◆ **Aim 1**
From the entries below, pull out each line that contains the word "Assess", matching case exactly.

◆ **Text to read**
+ + + + +

In this investigation, we have studied the effect of deposition temperature on the optostructural, morphological, compositional properties of TiO2 thin films synthesized via hydrothermal approach. Further the effect of deposition temperature on the PEC performance of TiO2 film is also illustrated.

2 Experimental details

2.1 Materials and characterization

All the chemicals used for synthesis were of (AR) grade and used without further purification. Titanium tetraisopropoxide (TTIP; C12H28O4Ti, 98 %, Spectrochem) was used as titanium precursor. Concentrated hydrochloric acid (HCl, 36 %, Thomas Baker) was used to maintain acidic condition of reaction solution. Fluorine doped tin oxide (FTO) coated on a glass substrates were used as for deposition of TiO2 thin film. The FTO substrates were ultrasonically clean and finally rinsed with acetone.

The optical absorption spectra of TiO2 thin films were recorded using UV–Vis–NIR spectrophotometer (Shimazdu UV-1800). The phase identification and crystal structure was determined by X-ray diffraction (XRD) technique (Bruker AXS D8 model). The (FT-IR) infrared spectroscopy was also used to confirm the TiO2 phase. For this the TiO2 samples were characterized by infrared spectrometer (Perkin Elmer, model 783 USA). The morphology and composition of all deposited thin films were studied by scanning electron microscopy (SEM) equipped with energy dispersive X-ray spectroscopic (EDS) analyser (JEOL-JSM 6360 A). The X-ray photoelectron spectroscopy (XPS) analysis was carried out on (VG Multilab 2000) instrument. The high resolution transmission electron microscopy (HRTEM) analysis with selected area electron diffraction (SAED) pattern was carried out on TECHNAI Phillip F20 microscope. The J–V characteristic curve was recorded using a linear sweep voltametry using (Autolab PGSTAT 100 potentiostat).

2.2 Solar cell fabrication

The PEC measurement was carried out by irradiating the TiO2 photoanode with UV light recorded at electrochemical workstation AUTOLAB PGSTAT100 potentiostat. The PEC cell was a two electrode system, TiO2 is a working electrode with active surface area of 1 cm2, Graphite as a counter electrode and 0.1 M NaOH was used as an electrolyte illuminated by 5 mW/cm2 intensity UV source [29].

Further the electrochemical impedance spectroscopy (EIS) measurement was also carried out on the same instrument with a standard 3 electrode system. Platinum as counter electrode, TiO2 as working electrode and Ag/AgCl as reference electrode. 0.1 N NaOH was used as electrolyte for EIS measurement.

+ + + + +

◆ **Records supplied**
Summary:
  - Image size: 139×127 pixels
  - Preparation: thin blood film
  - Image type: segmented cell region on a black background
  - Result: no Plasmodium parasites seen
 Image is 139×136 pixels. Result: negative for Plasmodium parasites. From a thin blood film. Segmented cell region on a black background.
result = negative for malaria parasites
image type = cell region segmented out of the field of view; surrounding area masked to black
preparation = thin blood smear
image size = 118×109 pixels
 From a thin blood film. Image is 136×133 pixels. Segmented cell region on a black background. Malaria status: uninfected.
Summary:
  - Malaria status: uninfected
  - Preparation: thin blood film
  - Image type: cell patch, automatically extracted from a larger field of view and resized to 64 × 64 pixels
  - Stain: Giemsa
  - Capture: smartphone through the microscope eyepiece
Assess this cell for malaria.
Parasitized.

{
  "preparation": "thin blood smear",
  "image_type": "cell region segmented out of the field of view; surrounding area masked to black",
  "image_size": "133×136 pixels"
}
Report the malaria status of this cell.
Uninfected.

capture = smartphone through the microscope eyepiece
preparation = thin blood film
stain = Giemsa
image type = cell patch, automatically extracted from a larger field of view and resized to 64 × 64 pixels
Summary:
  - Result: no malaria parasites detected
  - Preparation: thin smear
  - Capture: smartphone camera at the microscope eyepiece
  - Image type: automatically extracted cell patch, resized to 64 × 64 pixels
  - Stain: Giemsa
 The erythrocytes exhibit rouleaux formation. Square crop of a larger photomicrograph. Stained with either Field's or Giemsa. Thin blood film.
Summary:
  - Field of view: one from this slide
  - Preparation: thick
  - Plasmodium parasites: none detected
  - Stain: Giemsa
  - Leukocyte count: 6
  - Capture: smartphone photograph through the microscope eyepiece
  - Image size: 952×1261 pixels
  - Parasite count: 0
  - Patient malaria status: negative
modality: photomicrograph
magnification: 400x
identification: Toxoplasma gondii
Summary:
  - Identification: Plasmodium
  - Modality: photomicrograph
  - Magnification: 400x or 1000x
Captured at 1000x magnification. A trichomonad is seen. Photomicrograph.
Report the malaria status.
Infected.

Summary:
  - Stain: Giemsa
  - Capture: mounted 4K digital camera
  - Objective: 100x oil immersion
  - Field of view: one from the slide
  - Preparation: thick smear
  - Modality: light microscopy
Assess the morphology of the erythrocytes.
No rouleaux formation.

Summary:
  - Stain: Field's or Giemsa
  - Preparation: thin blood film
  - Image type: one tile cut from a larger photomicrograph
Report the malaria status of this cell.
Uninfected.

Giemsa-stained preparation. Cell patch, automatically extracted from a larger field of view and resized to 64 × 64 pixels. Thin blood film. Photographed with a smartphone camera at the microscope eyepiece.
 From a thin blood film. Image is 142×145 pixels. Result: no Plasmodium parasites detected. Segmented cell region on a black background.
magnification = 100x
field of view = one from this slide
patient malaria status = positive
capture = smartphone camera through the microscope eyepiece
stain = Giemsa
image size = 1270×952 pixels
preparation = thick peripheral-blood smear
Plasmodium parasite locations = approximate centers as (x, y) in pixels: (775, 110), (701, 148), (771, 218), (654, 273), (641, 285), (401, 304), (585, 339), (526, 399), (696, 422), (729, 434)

+ + + + +

◆ **Aim 2**
Reproduce word for word the part of the TiO2 thin film passage above that opens with the words containing "2 Experimental details" and closes with "rinsed with acetone.".

◆ **Finished answer 1**
Assess this cell for malaria.
Assess the morphology of the erythrocytes.

◆ **Finished answer 2**
2 Experimental details

2.1 Materials and characterization

All the chemicals used for synthesis were of (AR) grade and used without further purification. Titanium tetraisopropoxide (TTIP; C12H28O4Ti, 98 %, Spectrochem) was used as titanium precursor. Concentrated hydrochloric acid (HCl, 36 %, Thomas Baker) was used to maintain acidic condition of reaction solution. Fluorine doped tin oxide (FTO) coated on a glass substrates were used as for deposition of TiO2 thin film. The FTO substrates were ultrasonically clean and finally rinsed with acetone.